[Stored items]
··········

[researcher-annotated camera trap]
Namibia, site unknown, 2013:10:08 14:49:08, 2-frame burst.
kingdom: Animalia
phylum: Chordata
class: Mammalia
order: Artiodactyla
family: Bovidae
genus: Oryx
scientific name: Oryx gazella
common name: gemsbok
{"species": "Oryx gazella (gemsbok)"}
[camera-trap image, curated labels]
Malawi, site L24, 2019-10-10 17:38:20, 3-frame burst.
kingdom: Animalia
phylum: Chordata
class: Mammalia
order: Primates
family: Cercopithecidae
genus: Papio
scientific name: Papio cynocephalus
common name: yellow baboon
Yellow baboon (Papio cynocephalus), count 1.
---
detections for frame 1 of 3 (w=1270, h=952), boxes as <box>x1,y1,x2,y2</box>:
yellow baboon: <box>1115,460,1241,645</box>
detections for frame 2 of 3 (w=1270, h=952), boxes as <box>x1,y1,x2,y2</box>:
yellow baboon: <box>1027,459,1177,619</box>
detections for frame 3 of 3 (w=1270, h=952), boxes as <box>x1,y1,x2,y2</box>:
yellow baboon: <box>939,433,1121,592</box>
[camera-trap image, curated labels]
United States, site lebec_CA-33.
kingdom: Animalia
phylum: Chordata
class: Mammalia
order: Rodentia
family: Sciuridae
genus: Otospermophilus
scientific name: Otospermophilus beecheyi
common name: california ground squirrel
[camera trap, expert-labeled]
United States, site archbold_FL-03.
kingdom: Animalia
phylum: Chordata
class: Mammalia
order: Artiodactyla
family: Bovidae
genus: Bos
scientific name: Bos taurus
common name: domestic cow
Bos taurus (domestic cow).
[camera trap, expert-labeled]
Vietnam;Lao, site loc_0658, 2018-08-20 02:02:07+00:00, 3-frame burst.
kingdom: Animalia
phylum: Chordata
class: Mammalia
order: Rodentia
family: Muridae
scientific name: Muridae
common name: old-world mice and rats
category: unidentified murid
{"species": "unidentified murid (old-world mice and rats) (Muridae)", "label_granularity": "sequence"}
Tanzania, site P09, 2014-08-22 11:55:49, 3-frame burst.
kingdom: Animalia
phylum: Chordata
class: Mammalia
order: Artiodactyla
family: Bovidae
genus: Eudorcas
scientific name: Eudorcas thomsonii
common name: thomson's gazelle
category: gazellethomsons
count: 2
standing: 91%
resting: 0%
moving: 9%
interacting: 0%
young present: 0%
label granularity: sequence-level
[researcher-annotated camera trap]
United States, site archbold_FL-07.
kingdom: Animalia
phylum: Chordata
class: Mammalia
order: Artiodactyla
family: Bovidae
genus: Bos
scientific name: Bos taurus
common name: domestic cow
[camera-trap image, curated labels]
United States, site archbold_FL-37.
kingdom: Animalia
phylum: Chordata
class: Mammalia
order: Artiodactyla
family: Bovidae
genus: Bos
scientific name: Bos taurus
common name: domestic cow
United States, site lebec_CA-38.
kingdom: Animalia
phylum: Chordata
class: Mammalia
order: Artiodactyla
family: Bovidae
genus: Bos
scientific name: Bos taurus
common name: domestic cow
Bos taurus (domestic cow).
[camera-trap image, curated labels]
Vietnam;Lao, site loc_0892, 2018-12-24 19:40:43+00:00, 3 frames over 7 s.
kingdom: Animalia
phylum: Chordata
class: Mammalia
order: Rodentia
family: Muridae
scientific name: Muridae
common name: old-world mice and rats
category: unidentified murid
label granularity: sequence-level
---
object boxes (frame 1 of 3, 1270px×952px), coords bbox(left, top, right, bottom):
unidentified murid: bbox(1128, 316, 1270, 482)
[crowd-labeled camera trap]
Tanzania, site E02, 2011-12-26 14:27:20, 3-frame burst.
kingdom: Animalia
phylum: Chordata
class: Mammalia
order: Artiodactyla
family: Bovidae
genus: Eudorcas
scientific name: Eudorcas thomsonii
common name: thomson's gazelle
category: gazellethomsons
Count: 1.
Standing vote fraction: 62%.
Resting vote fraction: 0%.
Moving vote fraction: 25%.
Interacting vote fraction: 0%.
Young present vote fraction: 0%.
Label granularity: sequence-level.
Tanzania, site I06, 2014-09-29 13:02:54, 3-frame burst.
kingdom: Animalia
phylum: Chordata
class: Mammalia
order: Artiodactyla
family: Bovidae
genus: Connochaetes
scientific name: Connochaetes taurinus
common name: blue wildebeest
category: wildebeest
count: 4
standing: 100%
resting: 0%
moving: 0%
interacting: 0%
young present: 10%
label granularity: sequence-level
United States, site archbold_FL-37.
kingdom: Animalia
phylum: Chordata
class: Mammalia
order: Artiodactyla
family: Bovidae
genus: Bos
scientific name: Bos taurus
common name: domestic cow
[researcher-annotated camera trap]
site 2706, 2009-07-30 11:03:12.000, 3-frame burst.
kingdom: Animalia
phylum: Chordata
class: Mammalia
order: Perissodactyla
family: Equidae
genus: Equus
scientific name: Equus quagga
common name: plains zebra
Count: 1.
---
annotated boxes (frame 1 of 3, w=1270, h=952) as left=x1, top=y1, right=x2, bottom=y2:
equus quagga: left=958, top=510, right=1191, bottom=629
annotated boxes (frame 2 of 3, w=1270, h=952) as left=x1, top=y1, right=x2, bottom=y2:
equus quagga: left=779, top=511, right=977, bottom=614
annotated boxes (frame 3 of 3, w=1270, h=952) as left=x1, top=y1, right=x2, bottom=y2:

··········

Assigned task
Give all the lines above again, exactly.

Solution
[researcher-annotated camera trap]
Namibia, site unknown, 2013:10:08 14:49:08, 2-frame burst.
kingdom: Animalia
phylum: Chordata
class: Mammalia
order: Artiodactyla
family: Bovidae
genus: Oryx
scientific name: Oryx gazella
common name: gemsbok
{"species": "Oryx gazella (gemsbok)"}
[camera-trap image, curated labels]
Malawi, site L24, 2019-10-10 17:38:20, 3-frame burst.
kingdom: Animalia
phylum: Chordata
class: Mammalia
order: Primates
family: Cercopithecidae
genus: Papio
scientific name: Papio cynocephalus
common name: yellow baboon
Yellow baboon (Papio cynocephalus), count 1.
---
detections for frame 1 of 3 (w=1270, h=952), boxes as <box>x1,y1,x2,y2</box>:
yellow baboon: <box>1115,460,1241,645</box>
detections for frame 2 of 3 (w=1270, h=952), boxes as <box>x1,y1,x2,y2</box>:
yellow baboon: <box>1027,459,1177,619</box>
detections for frame 3 of 3 (w=1270, h=952), boxes as <box>x1,y1,x2,y2</box>:
yellow baboon: <box>939,433,1121,592</box>
[camera-trap image, curated labels]
United States, site lebec_CA-33.
kingdom: Animalia
phylum: Chordata
class: Mammalia
order: Rodentia
family: Sciuridae
genus: Otospermophilus
scientific name: Otospermophilus beecheyi
common name: california ground squirrel
[camera trap, expert-labeled]
United States, site archbold_FL-03.
kingdom: Animalia
phylum: Chordata
class: Mammalia
order: Artiodactyla
family: Bovidae
genus: Bos
scientific name: Bos taurus
common name: domestic cow
Bos taurus (domestic cow).
[camera trap, expert-labeled]
Vietnam;Lao, site loc_0658, 2018-08-20 02:02:07+00:00, 3-frame burst.
kingdom: Animalia
phylum: Chordata
class: Mammalia
order: Rodentia
family: Muridae
scientific name: Muridae
common name: old-world mice and rats
category: unidentified murid
{"species": "unidentified murid (old-world mice and rats) (Muridae)", "label_granularity": "sequence"}
Tanzania, site P09, 2014-08-22 11:55:49, 3-frame burst.
kingdom: Animalia
phylum: Chordata
class: Mammalia
order: Artiodactyla
family: Bovidae
genus: Eudorcas
scientific name: Eudorcas thomsonii
common name: thomson's gazelle
category: gazellethomsons
count: 2
standing: 91%
resting: 0%
moving: 9%
interacting: 0%
young present: 0%
label granularity: sequence-level
[researcher-annotated camera trap]
United States, site archbold_FL-07.
kingdom: Animalia
phylum: Chordata
class: Mammalia
order: Artiodactyla
family: Bovidae
genus: Bos
scientific name: Bos taurus
common name: domestic cow
[camera-trap image, curated labels]
United States, site archbold_FL-37.
kingdom: Animalia
phylum: Chordata
class: Mammalia
order: Artiodactyla
family: Bovidae
genus: Bos
scientific name: Bos taurus
common name: domestic cow
United States, site lebec_CA-38.
kingdom: Animalia
phylum: Chordata
class: Mammalia
order: Artiodactyla
family: Bovidae
genus: Bos
scientific name: Bos taurus
common name: domestic cow
Bos taurus (domestic cow).
[camera-trap image, curated labels]
Vietnam;Lao, site loc_0892, 2018-12-24 19:40:43+00:00, 3 frames over 7 s.
kingdom: Animalia
phylum: Chordata
class: Mammalia
order: Rodentia
family: Muridae
scientific name: Muridae
common name: old-world mice and rats
category: unidentified murid
label granularity: sequence-level
---
object boxes (frame 1 of 3, 1270px×952px), coords bbox(left, top, right, bottom):
unidentified murid: bbox(1128, 316, 1270, 482)
[crowd-labeled camera trap]
Tanzania, site E02, 2011-12-26 14:27:20, 3-frame burst.
kingdom: Animalia
phylum: Chordata
class: Mammalia
order: Artiodactyla
family: Bovidae
genus: Eudorcas
scientific name: Eudorcas thomsonii
common name: thomson's gazelle
category: gazellethomsons
Count: 1.
Standing vote fraction: 62%.
Resting vote fraction: 0%.
Moving vote fraction: 25%.
Interacting vote fraction: 0%.
Young present vote fraction: 0%.
Label granularity: sequence-level.
Tanzania, site I06, 2014-09-29 13:02:54, 3-frame burst.
kingdom: Animalia
phylum: Chordata
class: Mammalia
order: Artiodactyla
family: Bovidae
genus: Connochaetes
scientific name: Connochaetes taurinus
common name: blue wildebeest
category: wildebeest
count: 4
standing: 100%
resting: 0%
moving: 0%
interacting: 0%
young present: 10%
label granularity: sequence-level
United States, site archbold_FL-37.
kingdom: Animalia
phylum: Chordata
class: Mammalia
order: Artiodactyla
family: Bovidae
genus: Bos
scientific name: Bos taurus
common name: domestic cow
[researcher-annotated camera trap]
site 2706, 2009-07-30 11:03:12.000, 3-frame burst.
kingdom: Animalia
phylum: Chordata
class: Mammalia
order: Perissodactyla
family: Equidae
genus: Equus
scientific name: Equus quagga
common name: plains zebra
Count: 1.
---
annotated boxes (frame 1 of 3, w=1270, h=952) as left=x1, top=y1, right=x2, bottom=y2:
equus quagga: left=958, top=510, right=1191, bottom=629
annotated boxes (frame 2 of 3, w=1270, h=952) as left=x1, top=y1, right=x2, bottom=y2:
equus quagga: left=779, top=511, right=977, bottom=614
annotated boxes (frame 3 of 3, w=1270, h=952) as left=x1, top=y1, right=x2, bottom=y2:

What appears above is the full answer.